Devuelve sin cambios la parte del texto sobre el cólera en Yemen que va desde "Desde el 1 de" hasta "del 58 al 70%.", con esas palabras incluidas.

■ Fragmento elegido ■
○ ○ ○

27.03.2019
Médicos Sin Fronteras (MSF) está aumentando su respuesta ante el cólera en Yemen a causa del aumento de casos en las gobernaciones de Amran, Hajjah, Ibb y Taiz. La organización asegura que debe ampliarse  la asistencia humanitaria y, en especial, las actividades de agua y saneamiento para evitar que el cólera se propague por todo el país.
 
Desde el 1 de enero de 2019, MSF ha ingresado a 7,938 pacientes con posibles casos de cólera en sus centros de salud en las gobernaciones de Amran, Hajjah, Ibb y Taiz, el 50% de los cuales procedían de la provincia de Ibb. Durante este período, el número de pacientes de cólera tratados por MSF aumentó de 140 a 2,000 a la semana. Los resultados de las pruebas de diagnóstico rápido realizadas en los proyectos de MSF muestran que, en el mismo período, el porcentaje de casos positivos de cólera aumentó del 58 al 70%.

○ ○ ○

■ Información dada ■
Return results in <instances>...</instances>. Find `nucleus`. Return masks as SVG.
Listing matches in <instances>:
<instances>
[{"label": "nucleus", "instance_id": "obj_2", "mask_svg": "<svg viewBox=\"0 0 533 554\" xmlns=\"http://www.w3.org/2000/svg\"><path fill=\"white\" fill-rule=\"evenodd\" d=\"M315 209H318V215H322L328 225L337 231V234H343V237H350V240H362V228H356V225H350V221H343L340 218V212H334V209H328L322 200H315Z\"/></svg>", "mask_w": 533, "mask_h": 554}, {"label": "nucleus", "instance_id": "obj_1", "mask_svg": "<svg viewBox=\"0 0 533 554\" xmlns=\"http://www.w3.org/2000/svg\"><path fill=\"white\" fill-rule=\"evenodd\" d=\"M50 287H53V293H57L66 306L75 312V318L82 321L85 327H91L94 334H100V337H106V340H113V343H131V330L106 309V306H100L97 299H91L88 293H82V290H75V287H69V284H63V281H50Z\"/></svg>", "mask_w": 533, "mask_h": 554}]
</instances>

○ ○ ○

■ Resultado ■
Desde el 1 de enero de 2019, MSF ha ingresado a 7,938 pacientes con posibles casos de cólera en sus centros de salud en las gobernaciones de Amran, Hajjah, Ibb y Taiz, el 50% de los cuales procedían de la provincia de Ibb. Durante este período, el número de pacientes de cólera tratados por MSF aumentó de 140 a 2,000 a la semana. Los resultados de las pruebas de diagnóstico rápido realizadas en los proyectos de MSF muestran que, en el mismo período, el porcentaje de casos positivos de cólera aumentó del 58 al 70%.